__Work instructions__
Report every line in the records below that contains the word "banner", counting only matches with the same capitalization.

==== Materials provided ====

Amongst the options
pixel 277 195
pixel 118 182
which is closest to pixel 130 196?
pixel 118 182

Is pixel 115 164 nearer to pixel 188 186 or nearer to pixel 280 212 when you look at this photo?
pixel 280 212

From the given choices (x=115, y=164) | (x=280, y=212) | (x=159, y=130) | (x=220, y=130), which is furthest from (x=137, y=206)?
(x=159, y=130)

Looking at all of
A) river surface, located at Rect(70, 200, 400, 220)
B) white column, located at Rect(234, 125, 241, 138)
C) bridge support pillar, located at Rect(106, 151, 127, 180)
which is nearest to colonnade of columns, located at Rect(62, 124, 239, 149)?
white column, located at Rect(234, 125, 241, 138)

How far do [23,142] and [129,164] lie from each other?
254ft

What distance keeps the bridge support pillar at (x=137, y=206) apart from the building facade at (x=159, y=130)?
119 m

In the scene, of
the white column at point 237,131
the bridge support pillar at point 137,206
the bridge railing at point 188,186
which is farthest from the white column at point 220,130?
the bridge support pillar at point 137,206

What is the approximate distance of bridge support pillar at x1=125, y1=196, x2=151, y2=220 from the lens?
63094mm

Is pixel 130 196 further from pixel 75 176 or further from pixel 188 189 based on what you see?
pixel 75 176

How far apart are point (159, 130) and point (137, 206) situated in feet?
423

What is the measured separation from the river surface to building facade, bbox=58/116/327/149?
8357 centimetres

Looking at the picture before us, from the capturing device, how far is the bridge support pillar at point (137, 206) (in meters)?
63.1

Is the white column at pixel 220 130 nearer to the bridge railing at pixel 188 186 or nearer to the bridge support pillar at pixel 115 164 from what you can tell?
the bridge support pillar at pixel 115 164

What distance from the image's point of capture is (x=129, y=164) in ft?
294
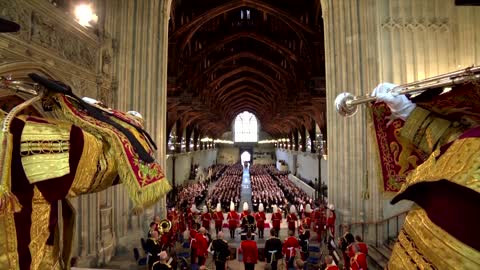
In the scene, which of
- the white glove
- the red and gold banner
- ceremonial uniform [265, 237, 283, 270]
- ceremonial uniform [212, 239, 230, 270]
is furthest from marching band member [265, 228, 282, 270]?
the white glove

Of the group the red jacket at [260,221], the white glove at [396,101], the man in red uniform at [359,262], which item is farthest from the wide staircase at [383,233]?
the white glove at [396,101]

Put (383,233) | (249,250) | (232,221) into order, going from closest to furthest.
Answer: (249,250) < (383,233) < (232,221)

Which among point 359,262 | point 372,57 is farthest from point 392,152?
point 372,57

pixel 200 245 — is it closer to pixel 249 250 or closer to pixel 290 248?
pixel 249 250

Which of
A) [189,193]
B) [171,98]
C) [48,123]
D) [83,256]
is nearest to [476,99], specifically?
[48,123]

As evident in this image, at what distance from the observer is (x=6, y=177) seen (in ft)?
5.20

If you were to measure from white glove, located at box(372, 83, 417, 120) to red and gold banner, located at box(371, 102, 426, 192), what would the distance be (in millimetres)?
391

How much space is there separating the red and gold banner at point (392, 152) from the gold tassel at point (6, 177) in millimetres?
2892

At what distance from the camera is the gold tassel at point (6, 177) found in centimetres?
153

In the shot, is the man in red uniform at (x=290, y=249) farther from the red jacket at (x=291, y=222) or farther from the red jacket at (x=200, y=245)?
the red jacket at (x=291, y=222)

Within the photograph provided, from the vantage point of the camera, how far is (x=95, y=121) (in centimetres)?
216

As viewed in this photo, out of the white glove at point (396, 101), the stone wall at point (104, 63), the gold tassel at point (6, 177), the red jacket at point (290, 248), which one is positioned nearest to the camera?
the gold tassel at point (6, 177)

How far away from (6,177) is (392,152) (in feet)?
10.2

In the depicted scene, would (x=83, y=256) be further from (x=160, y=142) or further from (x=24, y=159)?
(x=24, y=159)
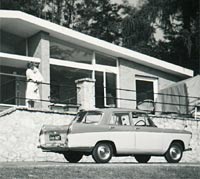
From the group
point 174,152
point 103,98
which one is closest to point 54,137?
point 174,152

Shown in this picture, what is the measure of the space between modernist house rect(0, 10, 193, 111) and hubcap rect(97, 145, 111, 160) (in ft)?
22.4

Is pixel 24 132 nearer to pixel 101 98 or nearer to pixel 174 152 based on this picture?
pixel 174 152

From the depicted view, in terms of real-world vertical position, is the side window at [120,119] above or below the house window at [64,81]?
below

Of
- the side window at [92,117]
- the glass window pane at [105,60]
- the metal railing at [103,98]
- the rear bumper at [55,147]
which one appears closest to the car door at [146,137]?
the side window at [92,117]

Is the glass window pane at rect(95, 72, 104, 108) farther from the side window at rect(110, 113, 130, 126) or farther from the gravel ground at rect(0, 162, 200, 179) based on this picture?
the gravel ground at rect(0, 162, 200, 179)

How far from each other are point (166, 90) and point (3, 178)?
16.6 m

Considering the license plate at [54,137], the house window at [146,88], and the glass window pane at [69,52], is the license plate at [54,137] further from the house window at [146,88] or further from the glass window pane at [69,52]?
the house window at [146,88]

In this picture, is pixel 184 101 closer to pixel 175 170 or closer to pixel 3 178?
pixel 175 170

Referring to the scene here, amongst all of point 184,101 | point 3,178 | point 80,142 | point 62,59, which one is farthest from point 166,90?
point 3,178

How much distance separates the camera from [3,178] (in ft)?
39.3

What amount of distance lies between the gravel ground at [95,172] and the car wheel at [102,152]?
1.42 m

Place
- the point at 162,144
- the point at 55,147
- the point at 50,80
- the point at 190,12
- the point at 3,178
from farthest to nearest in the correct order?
the point at 190,12, the point at 50,80, the point at 162,144, the point at 55,147, the point at 3,178

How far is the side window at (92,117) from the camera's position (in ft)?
53.2

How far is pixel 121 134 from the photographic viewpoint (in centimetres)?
1622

====

__Exercise output__
- the red and gold banner
If you were to measure from white glove, located at box(372, 83, 417, 120) to red and gold banner, located at box(371, 102, 426, 192), what would the distance be (in millimetres)?
How much space is there separating the red and gold banner at point (392, 152) from the gold tassel at point (6, 177) in millimetres?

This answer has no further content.